WorkflowTemplates

Bernd Schuller Maria Petrova
Attachments
WfTemplate.png (38092 bytes)
wf-URC.png (9130 bytes)

Workflow Templates

In many cases, complex scientific workflows are created once (by an expert user), and then executed many times with only a few changes to parameters or other input data. For setting parameters and executing such a workflow, a full workflow editor is not required. For non-expert users, a full workflow editor can even be hard to use, since it can be difficult to find the correct parameter or to select an input file.

Thus, we came up with the idea of workflow templates. Here, only a few parameters in a complex workflow are left editable. The execution of UNICORE workflows is made easy and comfortable: the user needs to load the template, set a few parameters and the workflow is ready for submission. This process is especially beneficial for users who are less familiar with the workflow creation and execution process.

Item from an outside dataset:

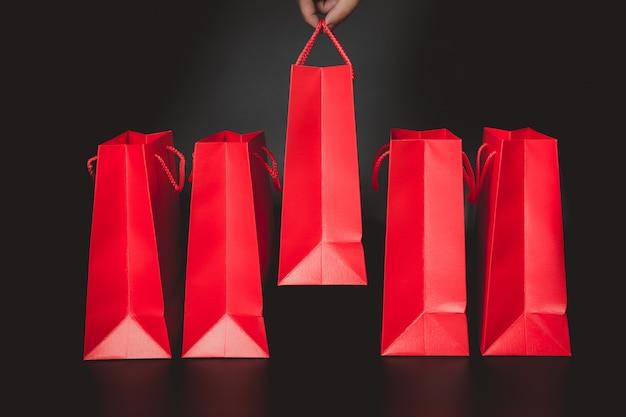 Mão escolhendo o saco de compras de papel vermelho com fundo preto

Workflow templates can be submitted from the UNICORE Portal (v2.2.0 or later) or UCC (v7.5.0 or later).

Here we show how to create your own template and then how to import and execute it in the Portal.

How to create your own workflow template

While it is possible to create a workflow from scratch, the usual way is to export it from the Rich Client (or Portal), and tweak it manually. Up to date, there is no full-featured automatic export of a workflow template.

1) Create your workflow in the workflow editor of the Rich Client or the Web Portal.

2) Export the created workflow to an XML file (in the Rich Client, "Export to submittable workflow")

3) Open the file in a text editor

4) Within the "Documentation" tag you can define an arbitrary number of Parameters, which can have name, type, description, a default value and other settings, as shown below.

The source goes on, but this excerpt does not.